For whatever reason, God has chosen to use witnesses to lead people to faith in Jesus. He doesn’t do it without us. He does it with us. He involves us in the process of the transmission of the gospel, the good news of Jesus. And he does it using very flawed and imperfect vessels like you and me. Somehow, when we come to him in faith, he clothes us with the garments that enable us to bear witness, to show forth something of the glory of God, to tell, to witness to something of the truth of who God is, through how we live our lives.

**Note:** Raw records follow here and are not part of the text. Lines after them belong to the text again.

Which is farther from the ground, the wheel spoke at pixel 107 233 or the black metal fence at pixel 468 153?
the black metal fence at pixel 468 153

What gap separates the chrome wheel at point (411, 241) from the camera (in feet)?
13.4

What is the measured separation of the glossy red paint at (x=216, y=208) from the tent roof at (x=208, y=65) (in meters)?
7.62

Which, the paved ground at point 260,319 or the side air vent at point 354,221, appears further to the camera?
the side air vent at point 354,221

I think we can only do it because the Spirit of the Lord God is upon us. Those were the words the prophet Isaiah spoke some 700 years before Jesus stood up in the Temple and fulfilled them in the hearing of those present. Jesus embossed everything the prophets had spoken of. He was the fulfilment of the promise of God to send the Messiah, the anointed King whose would reign would never end. The Spirit of the Lord God was upon Jesus and the same Holy Spirit is upon those who bear his name.
He makes it possible,
“to bring good news to the poor;
to bind up the brokenhearted,
to proclaim liberty to the captives,
and the opening of the prison to those who are bound;
to proclaim the year of the Lord’s favour,
and the day of vengeance of our God;
to comfort all who mourn;
to grant to those who mourn in Zion—
to give them a beautiful headdress instead of ashes,
the oil of gladness instead of mourning,
the garment of praise instead of a faint spirit” (Isaiah 61:1-3)

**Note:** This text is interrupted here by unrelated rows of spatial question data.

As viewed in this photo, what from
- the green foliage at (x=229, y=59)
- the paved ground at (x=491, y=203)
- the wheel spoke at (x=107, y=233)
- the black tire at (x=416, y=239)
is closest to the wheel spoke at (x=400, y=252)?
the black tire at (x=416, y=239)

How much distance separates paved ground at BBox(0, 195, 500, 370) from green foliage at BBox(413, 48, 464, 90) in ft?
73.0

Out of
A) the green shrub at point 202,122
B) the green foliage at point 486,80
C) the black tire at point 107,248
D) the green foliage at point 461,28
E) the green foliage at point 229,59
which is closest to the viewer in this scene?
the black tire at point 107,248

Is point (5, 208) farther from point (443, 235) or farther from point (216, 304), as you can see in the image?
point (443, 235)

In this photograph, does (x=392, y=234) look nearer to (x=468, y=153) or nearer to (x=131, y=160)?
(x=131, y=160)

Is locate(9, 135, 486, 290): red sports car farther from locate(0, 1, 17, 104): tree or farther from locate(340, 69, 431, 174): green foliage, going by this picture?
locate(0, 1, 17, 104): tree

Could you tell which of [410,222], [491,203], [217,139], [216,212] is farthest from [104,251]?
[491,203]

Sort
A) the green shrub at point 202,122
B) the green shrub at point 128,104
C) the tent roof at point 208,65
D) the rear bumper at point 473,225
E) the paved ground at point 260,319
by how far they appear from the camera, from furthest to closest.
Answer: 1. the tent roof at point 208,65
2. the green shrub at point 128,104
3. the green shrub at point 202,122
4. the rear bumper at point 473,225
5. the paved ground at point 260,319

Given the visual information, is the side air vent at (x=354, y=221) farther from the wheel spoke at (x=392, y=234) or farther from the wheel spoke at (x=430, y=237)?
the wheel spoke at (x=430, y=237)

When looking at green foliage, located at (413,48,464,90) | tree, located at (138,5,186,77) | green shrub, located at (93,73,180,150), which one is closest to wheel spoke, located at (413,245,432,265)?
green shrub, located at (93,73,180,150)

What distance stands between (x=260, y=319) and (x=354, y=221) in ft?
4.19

These are just a taste of the things God loves and longs to see happen. They are examples of the fruits of his kingdom of justice and righteousness. God is making things right,
It started with John bearing witness to Jesus, who came and did all that was necessary to kick things off and leave us his Spirit to carry on what he started with the coming of the kingdom. And in the end there will be a great banquet, where the Bride will meet her Husband.

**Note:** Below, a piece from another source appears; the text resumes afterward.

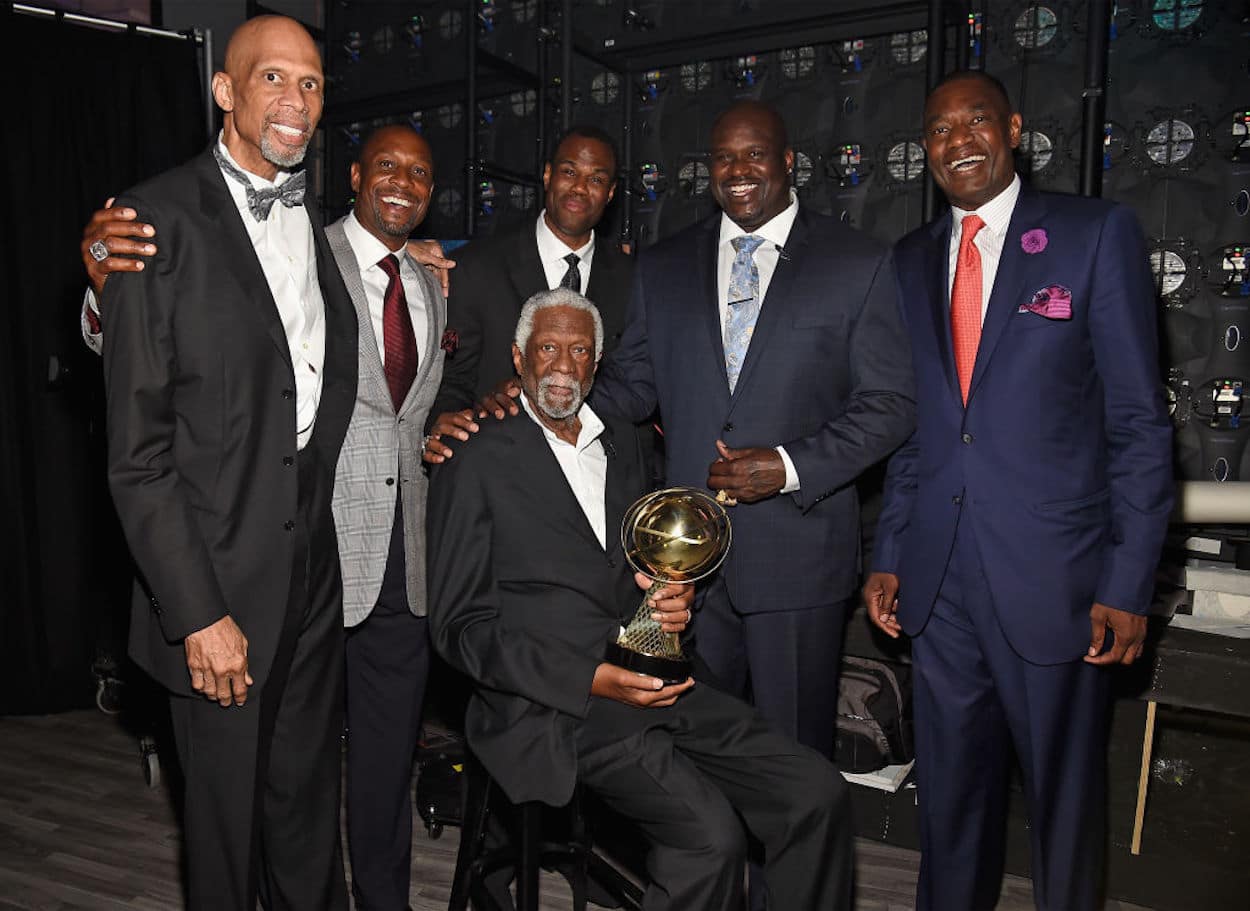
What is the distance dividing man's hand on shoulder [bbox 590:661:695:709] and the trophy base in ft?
0.03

“I will greatly rejoice in the Lord;
my soul shall exult in my God,
for he has clothed me with the garments of salvation;
he has covered me with the robe of righteousness,
as a bridegroom decks himself like a priest with a beautiful headdress,
and as a bride adorns herself with her jewels.
For as the earth brings forth its sprouts,
and as a garden causes what is sown in it to sprout up,
so the Lord God will cause righteousness and praise
to sprout up before all the nations.” (Isaiah 61:10-11)
If we can start to spend time, or continue spending time, getting to know this promise and getting to know the God who made it then we will become witnesses without even being aware of it. We will become naturally supernatural.
We will begin to see others in a new light, and with a new significance. We will see others as witnesses to Jesus, and we will be blessed and changed as a result of these encounters. For a true witness is being led into the Truth and the Light all the time, getting closer to the Truth, deeper into the Light, and their testimony can become more and more accurate as they mature and get their story closer to the Truth.
John described this process as the Word becoming flesh and living among us. Its what theologians call the incarnation. Its what we celebrate at this time of year. God is with us, Immanuel, in every way, hallelujah!
When we see God in Jesus, even as a humble baby in a manger, and understands that it was all for love sake, we begin to reflect the Light. We begin to bear witness.
So, go humbly, and reveal Christ. You’ve got it in you. The power to make a difference where you are. The strength to endure the temporal suffering of this world. The grace to shine like a diamond. For the Spirit of the Lord God is upon you.
In the name of the Father, the Son and the Holy Spirit.